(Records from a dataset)
## Start
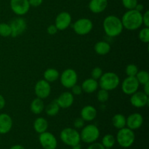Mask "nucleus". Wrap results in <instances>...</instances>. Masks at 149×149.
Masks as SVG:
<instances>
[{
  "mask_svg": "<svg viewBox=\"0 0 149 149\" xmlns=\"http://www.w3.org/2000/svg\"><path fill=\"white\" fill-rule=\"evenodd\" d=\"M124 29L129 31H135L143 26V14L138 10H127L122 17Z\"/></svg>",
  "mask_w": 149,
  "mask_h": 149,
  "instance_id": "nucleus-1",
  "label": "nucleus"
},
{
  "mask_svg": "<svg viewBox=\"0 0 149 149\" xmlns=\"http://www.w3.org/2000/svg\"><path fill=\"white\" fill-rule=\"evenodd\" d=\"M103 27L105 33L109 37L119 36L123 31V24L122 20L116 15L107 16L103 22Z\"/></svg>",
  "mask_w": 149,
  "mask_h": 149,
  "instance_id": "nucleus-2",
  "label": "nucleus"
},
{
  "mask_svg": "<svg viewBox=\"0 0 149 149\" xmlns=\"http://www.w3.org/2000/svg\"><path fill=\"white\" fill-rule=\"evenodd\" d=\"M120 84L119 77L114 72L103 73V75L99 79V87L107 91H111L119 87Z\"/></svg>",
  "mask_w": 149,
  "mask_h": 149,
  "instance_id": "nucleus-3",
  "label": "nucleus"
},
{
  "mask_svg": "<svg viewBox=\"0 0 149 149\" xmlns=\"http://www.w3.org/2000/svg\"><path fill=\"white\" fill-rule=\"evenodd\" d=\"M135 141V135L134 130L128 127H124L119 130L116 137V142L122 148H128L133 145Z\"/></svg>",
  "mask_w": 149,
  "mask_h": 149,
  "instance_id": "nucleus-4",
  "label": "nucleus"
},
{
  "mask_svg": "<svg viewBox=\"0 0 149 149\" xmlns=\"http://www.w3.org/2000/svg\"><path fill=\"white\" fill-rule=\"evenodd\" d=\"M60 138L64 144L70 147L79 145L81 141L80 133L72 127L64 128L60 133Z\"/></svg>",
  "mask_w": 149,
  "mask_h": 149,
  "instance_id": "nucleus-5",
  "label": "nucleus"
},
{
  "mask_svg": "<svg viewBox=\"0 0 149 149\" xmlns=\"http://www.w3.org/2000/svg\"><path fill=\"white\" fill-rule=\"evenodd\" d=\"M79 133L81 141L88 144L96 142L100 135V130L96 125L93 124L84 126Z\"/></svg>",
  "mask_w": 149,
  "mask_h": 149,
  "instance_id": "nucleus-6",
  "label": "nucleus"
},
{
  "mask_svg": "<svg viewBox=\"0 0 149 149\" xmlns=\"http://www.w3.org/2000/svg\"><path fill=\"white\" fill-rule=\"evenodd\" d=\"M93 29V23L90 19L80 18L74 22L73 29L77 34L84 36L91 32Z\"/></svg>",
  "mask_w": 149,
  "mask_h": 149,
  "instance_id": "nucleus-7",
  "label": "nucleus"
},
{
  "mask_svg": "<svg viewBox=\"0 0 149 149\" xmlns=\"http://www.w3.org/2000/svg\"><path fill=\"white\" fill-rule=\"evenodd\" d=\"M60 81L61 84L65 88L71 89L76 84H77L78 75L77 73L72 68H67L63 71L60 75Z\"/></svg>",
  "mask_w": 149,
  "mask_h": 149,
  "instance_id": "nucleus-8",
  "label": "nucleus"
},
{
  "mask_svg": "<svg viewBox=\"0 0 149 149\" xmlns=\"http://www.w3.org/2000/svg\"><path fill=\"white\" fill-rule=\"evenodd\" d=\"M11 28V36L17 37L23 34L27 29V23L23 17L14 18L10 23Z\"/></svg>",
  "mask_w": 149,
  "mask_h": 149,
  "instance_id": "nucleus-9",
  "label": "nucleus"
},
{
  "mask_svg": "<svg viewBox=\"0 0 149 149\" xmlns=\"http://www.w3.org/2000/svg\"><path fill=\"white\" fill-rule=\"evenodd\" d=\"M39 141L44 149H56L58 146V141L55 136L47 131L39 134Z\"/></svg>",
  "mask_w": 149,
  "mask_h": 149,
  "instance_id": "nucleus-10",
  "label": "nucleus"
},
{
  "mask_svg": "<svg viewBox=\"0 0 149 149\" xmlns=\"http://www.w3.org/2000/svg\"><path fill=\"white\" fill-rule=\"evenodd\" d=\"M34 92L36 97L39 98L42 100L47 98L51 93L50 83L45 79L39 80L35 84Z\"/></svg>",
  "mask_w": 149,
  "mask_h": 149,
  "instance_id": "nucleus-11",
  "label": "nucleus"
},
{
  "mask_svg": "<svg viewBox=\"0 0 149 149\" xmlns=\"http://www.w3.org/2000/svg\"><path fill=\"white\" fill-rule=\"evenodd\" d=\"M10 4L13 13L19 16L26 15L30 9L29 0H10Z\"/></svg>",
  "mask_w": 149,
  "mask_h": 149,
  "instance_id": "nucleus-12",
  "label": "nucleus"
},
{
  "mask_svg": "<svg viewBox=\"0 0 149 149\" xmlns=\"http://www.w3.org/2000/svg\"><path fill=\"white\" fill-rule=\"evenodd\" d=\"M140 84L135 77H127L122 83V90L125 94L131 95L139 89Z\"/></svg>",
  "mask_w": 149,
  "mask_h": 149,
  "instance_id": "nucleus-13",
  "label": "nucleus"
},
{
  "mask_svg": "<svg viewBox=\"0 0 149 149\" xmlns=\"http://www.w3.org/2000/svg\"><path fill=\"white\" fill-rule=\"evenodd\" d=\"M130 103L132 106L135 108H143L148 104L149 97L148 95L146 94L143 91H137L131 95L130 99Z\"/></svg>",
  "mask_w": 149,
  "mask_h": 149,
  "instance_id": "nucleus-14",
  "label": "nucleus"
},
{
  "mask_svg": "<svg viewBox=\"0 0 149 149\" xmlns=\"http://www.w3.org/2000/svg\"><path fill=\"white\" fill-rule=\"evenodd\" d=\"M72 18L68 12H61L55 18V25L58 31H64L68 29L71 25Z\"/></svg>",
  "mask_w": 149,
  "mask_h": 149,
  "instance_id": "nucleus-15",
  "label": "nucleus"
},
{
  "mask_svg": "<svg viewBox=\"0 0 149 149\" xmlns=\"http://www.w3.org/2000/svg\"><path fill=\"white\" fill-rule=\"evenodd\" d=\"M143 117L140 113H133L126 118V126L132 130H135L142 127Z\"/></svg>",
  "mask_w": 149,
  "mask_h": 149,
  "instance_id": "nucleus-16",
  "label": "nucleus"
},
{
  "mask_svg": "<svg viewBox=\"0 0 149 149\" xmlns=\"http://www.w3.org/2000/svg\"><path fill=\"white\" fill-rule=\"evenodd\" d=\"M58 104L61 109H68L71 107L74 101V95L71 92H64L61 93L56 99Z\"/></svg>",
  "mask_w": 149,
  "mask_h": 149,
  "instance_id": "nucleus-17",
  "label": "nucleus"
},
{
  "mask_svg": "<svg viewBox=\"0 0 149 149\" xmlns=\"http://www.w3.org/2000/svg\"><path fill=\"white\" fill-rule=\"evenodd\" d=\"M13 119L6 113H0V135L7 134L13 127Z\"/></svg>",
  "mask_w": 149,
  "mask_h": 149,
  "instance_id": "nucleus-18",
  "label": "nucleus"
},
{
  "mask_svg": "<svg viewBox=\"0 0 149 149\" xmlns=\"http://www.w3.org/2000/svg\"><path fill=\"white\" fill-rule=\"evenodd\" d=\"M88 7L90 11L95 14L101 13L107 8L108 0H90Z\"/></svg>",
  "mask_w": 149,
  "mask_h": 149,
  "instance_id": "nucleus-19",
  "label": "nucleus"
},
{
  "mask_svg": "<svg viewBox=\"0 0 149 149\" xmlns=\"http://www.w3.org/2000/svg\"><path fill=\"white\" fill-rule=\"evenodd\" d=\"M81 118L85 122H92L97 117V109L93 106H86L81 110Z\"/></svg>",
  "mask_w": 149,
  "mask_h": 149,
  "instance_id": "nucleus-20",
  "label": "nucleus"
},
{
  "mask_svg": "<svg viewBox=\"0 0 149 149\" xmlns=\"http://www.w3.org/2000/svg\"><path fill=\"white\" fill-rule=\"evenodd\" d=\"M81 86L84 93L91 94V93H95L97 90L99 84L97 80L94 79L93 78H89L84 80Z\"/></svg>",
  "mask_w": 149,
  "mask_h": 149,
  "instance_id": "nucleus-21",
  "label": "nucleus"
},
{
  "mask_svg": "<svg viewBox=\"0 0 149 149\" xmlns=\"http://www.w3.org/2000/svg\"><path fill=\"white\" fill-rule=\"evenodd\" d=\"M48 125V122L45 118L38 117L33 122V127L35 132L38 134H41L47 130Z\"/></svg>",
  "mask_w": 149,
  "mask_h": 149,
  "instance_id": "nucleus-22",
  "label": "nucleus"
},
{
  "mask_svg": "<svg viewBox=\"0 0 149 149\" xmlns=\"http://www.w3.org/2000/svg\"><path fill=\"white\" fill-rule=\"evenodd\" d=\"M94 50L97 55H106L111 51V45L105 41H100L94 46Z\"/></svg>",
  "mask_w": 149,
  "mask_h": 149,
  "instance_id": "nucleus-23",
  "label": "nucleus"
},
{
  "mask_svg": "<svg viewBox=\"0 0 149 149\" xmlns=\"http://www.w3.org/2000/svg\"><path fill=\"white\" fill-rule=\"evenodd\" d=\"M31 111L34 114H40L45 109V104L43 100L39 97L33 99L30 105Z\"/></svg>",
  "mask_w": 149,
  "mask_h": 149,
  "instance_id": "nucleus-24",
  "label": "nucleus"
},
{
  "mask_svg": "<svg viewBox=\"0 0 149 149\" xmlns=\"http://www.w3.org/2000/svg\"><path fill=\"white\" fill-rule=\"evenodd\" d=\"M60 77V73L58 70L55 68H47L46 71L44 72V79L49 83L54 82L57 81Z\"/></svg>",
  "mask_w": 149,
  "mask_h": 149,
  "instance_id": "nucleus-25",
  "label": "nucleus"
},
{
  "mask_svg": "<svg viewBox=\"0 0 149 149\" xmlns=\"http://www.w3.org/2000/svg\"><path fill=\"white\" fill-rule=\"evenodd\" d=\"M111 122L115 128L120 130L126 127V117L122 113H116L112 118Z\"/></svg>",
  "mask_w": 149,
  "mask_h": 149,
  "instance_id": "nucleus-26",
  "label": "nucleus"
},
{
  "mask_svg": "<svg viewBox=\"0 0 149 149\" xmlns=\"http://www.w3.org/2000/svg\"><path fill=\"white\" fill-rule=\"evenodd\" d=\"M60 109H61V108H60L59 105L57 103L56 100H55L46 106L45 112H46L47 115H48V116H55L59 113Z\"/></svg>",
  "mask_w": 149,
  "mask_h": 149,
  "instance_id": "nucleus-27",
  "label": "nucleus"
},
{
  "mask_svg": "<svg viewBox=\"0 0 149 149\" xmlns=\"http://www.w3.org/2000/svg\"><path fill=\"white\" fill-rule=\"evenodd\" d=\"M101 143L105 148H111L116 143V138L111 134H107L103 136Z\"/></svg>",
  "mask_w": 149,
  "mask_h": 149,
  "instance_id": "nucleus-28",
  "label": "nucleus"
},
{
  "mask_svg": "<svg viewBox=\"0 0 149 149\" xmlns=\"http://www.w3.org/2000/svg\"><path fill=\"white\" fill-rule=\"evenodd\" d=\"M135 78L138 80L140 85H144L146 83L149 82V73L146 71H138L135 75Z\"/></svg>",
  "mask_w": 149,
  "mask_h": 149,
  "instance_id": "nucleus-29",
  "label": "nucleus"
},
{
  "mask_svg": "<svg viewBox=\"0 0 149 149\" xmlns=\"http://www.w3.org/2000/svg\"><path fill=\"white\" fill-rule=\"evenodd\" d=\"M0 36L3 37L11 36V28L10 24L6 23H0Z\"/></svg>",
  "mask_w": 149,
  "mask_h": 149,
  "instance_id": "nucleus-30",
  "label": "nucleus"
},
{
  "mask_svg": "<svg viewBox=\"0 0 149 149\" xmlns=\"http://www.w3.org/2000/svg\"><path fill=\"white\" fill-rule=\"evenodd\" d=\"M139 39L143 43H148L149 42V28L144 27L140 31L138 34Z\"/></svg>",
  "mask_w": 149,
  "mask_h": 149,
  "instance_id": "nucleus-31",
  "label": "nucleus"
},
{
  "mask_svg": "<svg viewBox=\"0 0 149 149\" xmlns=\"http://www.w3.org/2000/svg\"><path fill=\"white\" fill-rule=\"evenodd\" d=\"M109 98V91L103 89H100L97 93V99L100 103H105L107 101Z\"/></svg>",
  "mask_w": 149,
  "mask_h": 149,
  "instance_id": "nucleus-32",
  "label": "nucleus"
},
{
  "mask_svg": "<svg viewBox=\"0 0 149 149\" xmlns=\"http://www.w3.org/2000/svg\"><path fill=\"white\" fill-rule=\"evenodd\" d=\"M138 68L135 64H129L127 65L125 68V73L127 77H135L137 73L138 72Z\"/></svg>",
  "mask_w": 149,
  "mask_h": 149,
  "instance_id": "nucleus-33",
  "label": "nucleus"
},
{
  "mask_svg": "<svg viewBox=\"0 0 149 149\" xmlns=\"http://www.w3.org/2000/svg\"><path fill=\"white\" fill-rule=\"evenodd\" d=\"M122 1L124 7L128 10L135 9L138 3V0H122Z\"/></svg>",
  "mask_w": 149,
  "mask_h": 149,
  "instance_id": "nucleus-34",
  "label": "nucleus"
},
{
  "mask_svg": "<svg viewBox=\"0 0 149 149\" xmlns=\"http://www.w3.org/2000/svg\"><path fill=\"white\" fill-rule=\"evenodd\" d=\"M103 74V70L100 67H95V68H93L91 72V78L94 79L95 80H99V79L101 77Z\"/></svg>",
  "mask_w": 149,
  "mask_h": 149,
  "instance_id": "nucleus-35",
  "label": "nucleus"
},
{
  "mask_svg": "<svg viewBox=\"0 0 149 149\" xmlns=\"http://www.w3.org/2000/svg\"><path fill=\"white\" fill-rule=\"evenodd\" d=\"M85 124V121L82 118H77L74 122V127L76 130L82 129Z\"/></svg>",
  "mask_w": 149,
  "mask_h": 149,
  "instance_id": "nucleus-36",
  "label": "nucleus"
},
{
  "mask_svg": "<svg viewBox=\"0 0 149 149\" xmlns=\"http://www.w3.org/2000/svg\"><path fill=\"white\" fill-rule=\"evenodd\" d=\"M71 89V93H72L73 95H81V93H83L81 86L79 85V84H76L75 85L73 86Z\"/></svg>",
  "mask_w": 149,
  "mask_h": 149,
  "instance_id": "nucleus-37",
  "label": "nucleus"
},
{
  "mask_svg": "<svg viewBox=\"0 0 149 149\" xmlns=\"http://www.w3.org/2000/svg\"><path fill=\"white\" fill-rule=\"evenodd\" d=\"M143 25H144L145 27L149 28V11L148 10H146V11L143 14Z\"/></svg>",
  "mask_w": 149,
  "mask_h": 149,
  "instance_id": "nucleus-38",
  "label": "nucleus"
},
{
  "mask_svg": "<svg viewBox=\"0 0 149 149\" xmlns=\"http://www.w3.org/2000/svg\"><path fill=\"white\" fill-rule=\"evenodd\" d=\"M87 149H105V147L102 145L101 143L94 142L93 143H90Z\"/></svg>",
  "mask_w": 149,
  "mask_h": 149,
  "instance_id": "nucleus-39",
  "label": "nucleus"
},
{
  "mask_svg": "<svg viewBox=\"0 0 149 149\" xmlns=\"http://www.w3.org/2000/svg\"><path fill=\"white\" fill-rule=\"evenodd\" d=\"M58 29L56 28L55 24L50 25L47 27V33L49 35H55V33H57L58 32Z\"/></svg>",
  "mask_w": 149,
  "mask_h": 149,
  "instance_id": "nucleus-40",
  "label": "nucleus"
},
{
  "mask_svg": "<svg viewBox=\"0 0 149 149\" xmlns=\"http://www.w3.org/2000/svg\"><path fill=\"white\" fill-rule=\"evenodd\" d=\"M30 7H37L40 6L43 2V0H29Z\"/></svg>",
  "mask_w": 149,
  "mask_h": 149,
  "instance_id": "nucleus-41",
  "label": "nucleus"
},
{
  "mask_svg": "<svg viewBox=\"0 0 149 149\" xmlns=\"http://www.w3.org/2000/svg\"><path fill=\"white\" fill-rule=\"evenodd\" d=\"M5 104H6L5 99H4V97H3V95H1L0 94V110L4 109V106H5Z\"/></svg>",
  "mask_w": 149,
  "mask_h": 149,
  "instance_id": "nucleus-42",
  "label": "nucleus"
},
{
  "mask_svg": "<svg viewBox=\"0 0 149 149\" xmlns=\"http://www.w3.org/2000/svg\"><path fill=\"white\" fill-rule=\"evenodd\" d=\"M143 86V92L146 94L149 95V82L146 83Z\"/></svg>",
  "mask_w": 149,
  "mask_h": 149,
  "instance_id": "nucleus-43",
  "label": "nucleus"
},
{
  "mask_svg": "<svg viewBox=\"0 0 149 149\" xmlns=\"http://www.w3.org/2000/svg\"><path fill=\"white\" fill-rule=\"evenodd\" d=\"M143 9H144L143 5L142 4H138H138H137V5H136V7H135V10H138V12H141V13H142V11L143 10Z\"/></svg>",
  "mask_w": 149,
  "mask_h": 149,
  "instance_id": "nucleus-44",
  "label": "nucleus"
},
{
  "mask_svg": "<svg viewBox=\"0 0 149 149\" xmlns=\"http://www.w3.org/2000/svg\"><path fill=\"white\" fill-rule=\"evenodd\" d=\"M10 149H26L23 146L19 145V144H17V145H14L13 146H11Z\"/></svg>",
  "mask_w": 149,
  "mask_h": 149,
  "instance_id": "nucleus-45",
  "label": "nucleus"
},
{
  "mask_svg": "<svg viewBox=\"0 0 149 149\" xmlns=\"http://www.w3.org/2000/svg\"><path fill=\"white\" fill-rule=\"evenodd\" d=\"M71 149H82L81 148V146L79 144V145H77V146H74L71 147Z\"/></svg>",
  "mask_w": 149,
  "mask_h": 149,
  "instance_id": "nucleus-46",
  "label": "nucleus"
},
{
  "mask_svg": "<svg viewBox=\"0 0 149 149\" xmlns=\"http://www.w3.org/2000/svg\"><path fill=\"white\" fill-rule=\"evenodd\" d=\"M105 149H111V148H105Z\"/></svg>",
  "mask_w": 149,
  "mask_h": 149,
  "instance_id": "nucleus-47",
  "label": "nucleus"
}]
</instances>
## End
Copy the listing line for line, starting at its beginning and ending with the line that contains "141V135L134 130L128 127H124L119", including that line. Leave out the pictures.

Mask "nucleus". Wrap results in <instances>...</instances>. Masks at 149×149.
Masks as SVG:
<instances>
[{
  "mask_svg": "<svg viewBox=\"0 0 149 149\" xmlns=\"http://www.w3.org/2000/svg\"><path fill=\"white\" fill-rule=\"evenodd\" d=\"M124 29L129 31H135L143 26V14L138 10H127L122 17Z\"/></svg>",
  "mask_w": 149,
  "mask_h": 149,
  "instance_id": "nucleus-1",
  "label": "nucleus"
},
{
  "mask_svg": "<svg viewBox=\"0 0 149 149\" xmlns=\"http://www.w3.org/2000/svg\"><path fill=\"white\" fill-rule=\"evenodd\" d=\"M103 27L105 33L109 37L119 36L123 31V24L122 20L116 15L107 16L103 22Z\"/></svg>",
  "mask_w": 149,
  "mask_h": 149,
  "instance_id": "nucleus-2",
  "label": "nucleus"
},
{
  "mask_svg": "<svg viewBox=\"0 0 149 149\" xmlns=\"http://www.w3.org/2000/svg\"><path fill=\"white\" fill-rule=\"evenodd\" d=\"M120 84L119 77L114 72L103 73V75L99 79V87L107 91H111L119 87Z\"/></svg>",
  "mask_w": 149,
  "mask_h": 149,
  "instance_id": "nucleus-3",
  "label": "nucleus"
},
{
  "mask_svg": "<svg viewBox=\"0 0 149 149\" xmlns=\"http://www.w3.org/2000/svg\"><path fill=\"white\" fill-rule=\"evenodd\" d=\"M135 141V135L134 130L128 127H124L119 130L116 137V142L122 148H128L133 145Z\"/></svg>",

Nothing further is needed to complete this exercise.